2

Each of the "7-pack" search results here contains an address and a phone number for each entry down the right hand side thus:

enter image description here

For each, I want to extract (i) the address and (ii) the phone number. The problem is, here is how these elements are defined in HTML:

<div style="width:146px;float:left;color:#808080;line-height:18px"><span>Houston, TX</span><br><span>United States</span><br><nobr><span>(713) 766-6663</span></nobr></div>

So there is no class name, css selector, or id from which I can use a find_element_by*(), I won't know the link text, so I can't use find_element_by_partial_link_text(), and WebDriver does not provide a method for finding by style, as far as I am aware. How do we work around this? I need to reliably be able to extract the right data every time, for each search result, for varying queries.

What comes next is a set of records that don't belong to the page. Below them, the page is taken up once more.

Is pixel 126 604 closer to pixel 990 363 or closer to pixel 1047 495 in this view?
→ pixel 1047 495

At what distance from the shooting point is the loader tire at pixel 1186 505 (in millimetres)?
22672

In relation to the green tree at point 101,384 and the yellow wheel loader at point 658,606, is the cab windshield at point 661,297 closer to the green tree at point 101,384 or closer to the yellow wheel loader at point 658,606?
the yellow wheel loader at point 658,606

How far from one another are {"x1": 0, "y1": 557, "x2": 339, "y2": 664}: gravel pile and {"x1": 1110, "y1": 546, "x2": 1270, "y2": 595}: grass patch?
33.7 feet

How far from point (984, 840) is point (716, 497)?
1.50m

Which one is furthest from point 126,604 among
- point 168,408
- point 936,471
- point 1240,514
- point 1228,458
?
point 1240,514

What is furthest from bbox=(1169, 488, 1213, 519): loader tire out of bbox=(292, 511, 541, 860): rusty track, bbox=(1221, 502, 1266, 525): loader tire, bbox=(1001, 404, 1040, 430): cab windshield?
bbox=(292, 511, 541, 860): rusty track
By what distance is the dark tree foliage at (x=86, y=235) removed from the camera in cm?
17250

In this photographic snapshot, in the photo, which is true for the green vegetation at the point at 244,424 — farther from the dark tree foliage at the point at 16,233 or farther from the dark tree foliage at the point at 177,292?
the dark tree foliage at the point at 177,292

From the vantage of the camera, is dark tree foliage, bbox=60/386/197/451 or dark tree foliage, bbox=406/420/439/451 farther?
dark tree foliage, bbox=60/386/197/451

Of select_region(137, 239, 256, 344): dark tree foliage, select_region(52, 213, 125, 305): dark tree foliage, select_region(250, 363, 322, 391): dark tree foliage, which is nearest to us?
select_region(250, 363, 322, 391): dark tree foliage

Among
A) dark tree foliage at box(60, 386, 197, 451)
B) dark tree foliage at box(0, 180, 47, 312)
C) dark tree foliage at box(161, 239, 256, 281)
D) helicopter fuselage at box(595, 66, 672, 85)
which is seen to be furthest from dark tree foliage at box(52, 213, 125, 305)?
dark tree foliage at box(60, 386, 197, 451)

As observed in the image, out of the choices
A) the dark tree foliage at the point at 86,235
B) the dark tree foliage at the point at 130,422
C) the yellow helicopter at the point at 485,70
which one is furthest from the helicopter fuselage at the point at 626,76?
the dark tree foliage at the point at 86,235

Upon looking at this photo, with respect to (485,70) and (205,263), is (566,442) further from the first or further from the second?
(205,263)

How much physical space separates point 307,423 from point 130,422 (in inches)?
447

Language binding to WebDriver is Python.

Pyderman
  • 14,809
  • 13
  • 61
  • 106
  • I could use find_element_by_xpath("id('lclbox')/div/div[i]/div/div[2]/div[3]").text and iterate over i, but this feels rather unwieldy, not to mention brittle. – Pyderman Jun 26 '15 at 14:31

1 Answers1

4

There are at least two key things you can rely on: the container box with id="lclbox" and elements with class="intrlu" corresponding to each result item.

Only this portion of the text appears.